Teaching Global Romanticism concludes with a multimodal teaching demonstration of a course on “Black Atlantic Romanticisms.” The essay “#BlackLivesMatter: The Black Atlantic Matters” by Joel Pace discusses American literature in the context of the transatlantic slave trade, one of the major global networks of the eighteenth century. Pace shares ideas for teaching Phillis Wheatley’s poem “On Being Brought from Africa to America” (1773) in conjunction with the Black Lives Matter movement on Twitter, and draws on W. E. B. Du Bois’s notion of double consciousness to introduce students to the “double-voicedness” of Wheatley’s poem. This approach is applied in ways that emphasize the visual and aural aspects of poetry. One method involves comparing the “mind maps” generated by the online content company Credo Reference. The essay also provides ingenious techniques for helping students appreciate Wheatley’s own “map to salvation”; students learn scansion by exploring syncopation in musical traditions from the African diaspora. Globalism, in “ “#BlackLivesMatter,” indicates communication, lack of communication, and hidden communications about a legacy of discrimination.
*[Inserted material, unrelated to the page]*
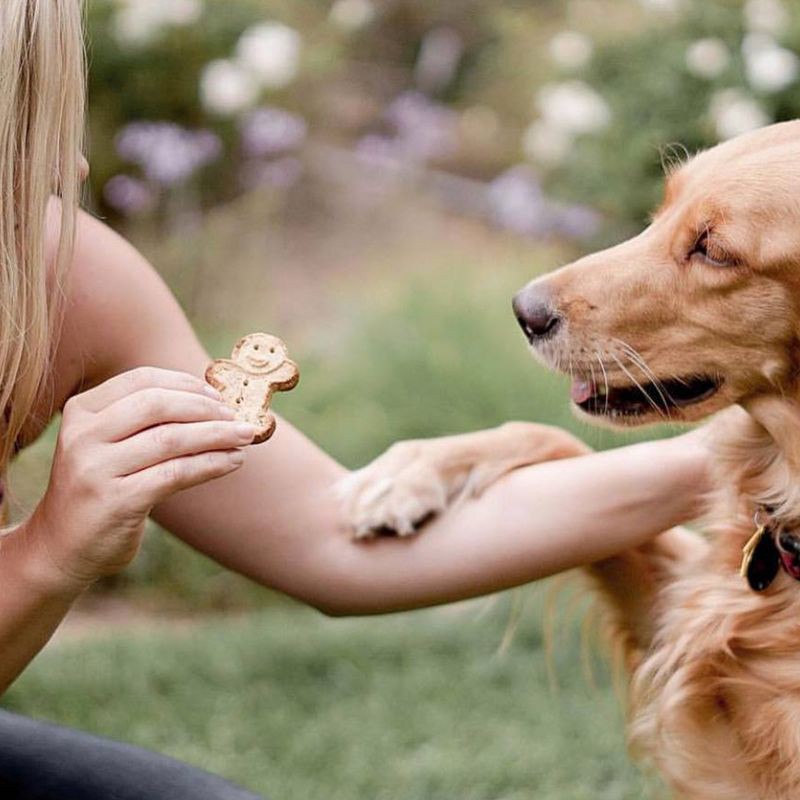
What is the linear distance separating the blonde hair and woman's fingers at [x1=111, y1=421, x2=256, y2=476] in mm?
273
In rethinking the scope of Romantic-era literature, the six essays that form this volume on Teaching Global Romanticism invent new pedagogies. It is our hope that this volume will help instructors imagine approaches to expanding the borders of Romanticism beyond Britain and America, even when the texts themselves remain from those countries or in the English language. Bringing Anglophone Romanticism into conversation with writers from Continental Europe, Haiti, South America, or India deepens appreciation for the 1820s and 1830s, decades that have sometimes been neglected in the field, and revitalizes instructors’ appreciation for Romanticism and its unique perspective on the human condition. Collectively these essays demonstrate that the best way to teach Romanticism as a global body of literature is to expand the limits of our own knowledge as scholars.